>> Begin Data to process

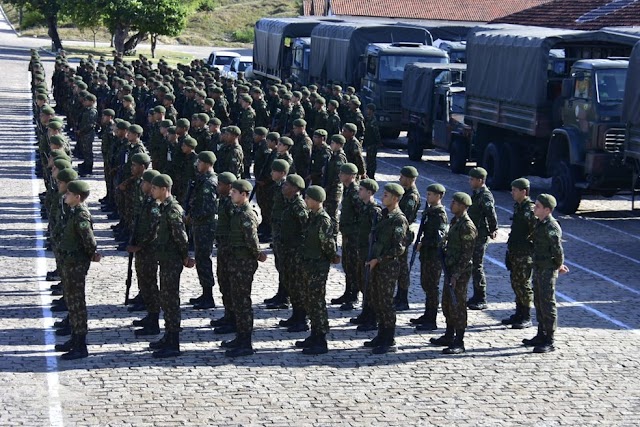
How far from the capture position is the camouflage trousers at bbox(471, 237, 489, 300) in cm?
1380

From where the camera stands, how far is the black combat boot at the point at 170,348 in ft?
38.5

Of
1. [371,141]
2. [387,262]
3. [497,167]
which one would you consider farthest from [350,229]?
[497,167]

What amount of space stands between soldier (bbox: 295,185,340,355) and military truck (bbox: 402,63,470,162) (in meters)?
13.3

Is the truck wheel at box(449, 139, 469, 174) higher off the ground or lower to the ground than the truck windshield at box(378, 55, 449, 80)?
lower

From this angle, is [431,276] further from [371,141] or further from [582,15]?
[582,15]

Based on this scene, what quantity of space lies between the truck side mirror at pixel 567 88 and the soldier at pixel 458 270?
28.2 ft

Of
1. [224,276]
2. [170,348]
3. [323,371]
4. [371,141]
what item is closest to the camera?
[323,371]

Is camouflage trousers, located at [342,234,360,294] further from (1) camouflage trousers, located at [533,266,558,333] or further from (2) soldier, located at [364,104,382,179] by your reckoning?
(2) soldier, located at [364,104,382,179]

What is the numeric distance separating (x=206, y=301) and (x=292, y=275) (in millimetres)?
1366

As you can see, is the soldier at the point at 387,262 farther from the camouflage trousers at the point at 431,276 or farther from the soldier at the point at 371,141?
the soldier at the point at 371,141

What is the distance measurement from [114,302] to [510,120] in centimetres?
1095

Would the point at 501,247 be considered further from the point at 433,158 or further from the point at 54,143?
the point at 433,158

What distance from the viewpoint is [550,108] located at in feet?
71.1

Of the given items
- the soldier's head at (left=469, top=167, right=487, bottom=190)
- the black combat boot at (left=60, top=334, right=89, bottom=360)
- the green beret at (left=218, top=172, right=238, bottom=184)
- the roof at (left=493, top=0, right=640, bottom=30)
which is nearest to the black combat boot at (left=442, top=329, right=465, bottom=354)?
the soldier's head at (left=469, top=167, right=487, bottom=190)
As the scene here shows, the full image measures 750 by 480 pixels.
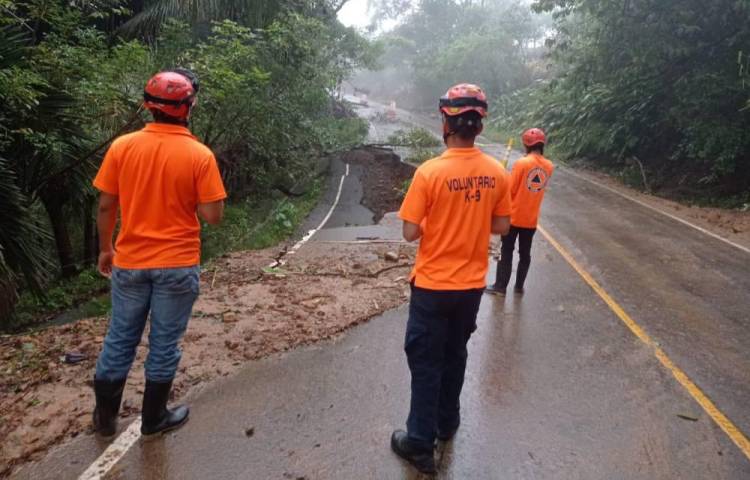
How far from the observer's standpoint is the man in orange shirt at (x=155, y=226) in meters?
3.11

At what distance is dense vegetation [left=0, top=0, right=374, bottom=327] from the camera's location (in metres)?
5.63

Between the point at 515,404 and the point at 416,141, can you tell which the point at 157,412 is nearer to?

>> End Data to process

Leave out the pictures and repeat everything else in the records exactly.

How far from the capture position is the camouflage trousers at bbox(471, 237, 489, 300) in cm?
1380

From where the camera stands, how far is the black combat boot at the point at 170,348 in ft?
38.5

Of
1. [371,141]
2. [387,262]
3. [497,167]
which one would you consider farthest from [350,229]?
[497,167]

What amount of space stands between soldier (bbox: 295,185,340,355) and military truck (bbox: 402,63,470,162) (in meters)?
13.3

Is the truck wheel at box(449, 139, 469, 174) higher off the ground or lower to the ground than the truck windshield at box(378, 55, 449, 80)?
lower

From this angle, is [431,276] further from [371,141] or further from [582,15]?
[582,15]

Based on this scene, what quantity of space lies between the truck side mirror at pixel 567 88 and the soldier at pixel 458 270?
28.2 ft

Of
1. [224,276]
2. [170,348]
3. [323,371]
4. [371,141]
what item is closest to the camera?
[323,371]

Is camouflage trousers, located at [342,234,360,294] further from (1) camouflage trousers, located at [533,266,558,333] or further from (2) soldier, located at [364,104,382,179] by your reckoning?
(2) soldier, located at [364,104,382,179]

What is the numeric distance separating (x=206, y=301) and (x=292, y=275) (in millimetres)?
1366

As you can see, is the soldier at the point at 387,262 farther from the camouflage trousers at the point at 431,276 or farther from the soldier at the point at 371,141?
the soldier at the point at 371,141

What is the distance measurement from [114,302] to [510,120] in centimetres?
1095

Would the point at 501,247 be considered further from the point at 433,158 or further from the point at 54,143?
the point at 433,158

What distance from the viewpoint is [550,108] located at in feet?
71.1

Of the given items
- the soldier's head at (left=469, top=167, right=487, bottom=190)
- the black combat boot at (left=60, top=334, right=89, bottom=360)
- the green beret at (left=218, top=172, right=238, bottom=184)
- the roof at (left=493, top=0, right=640, bottom=30)
which is nearest to the black combat boot at (left=442, top=329, right=465, bottom=354)?
the soldier's head at (left=469, top=167, right=487, bottom=190)
As the scene here shows, the full image measures 750 by 480 pixels.
How far from the observer's standpoint is the man in orange shirt at (x=155, y=226) in meters?
3.11

At what distance is dense vegetation [left=0, top=0, right=374, bottom=327] from the camera's location (in metres)?
5.63

Between the point at 515,404 and the point at 416,141, can you tell which the point at 157,412 is nearer to?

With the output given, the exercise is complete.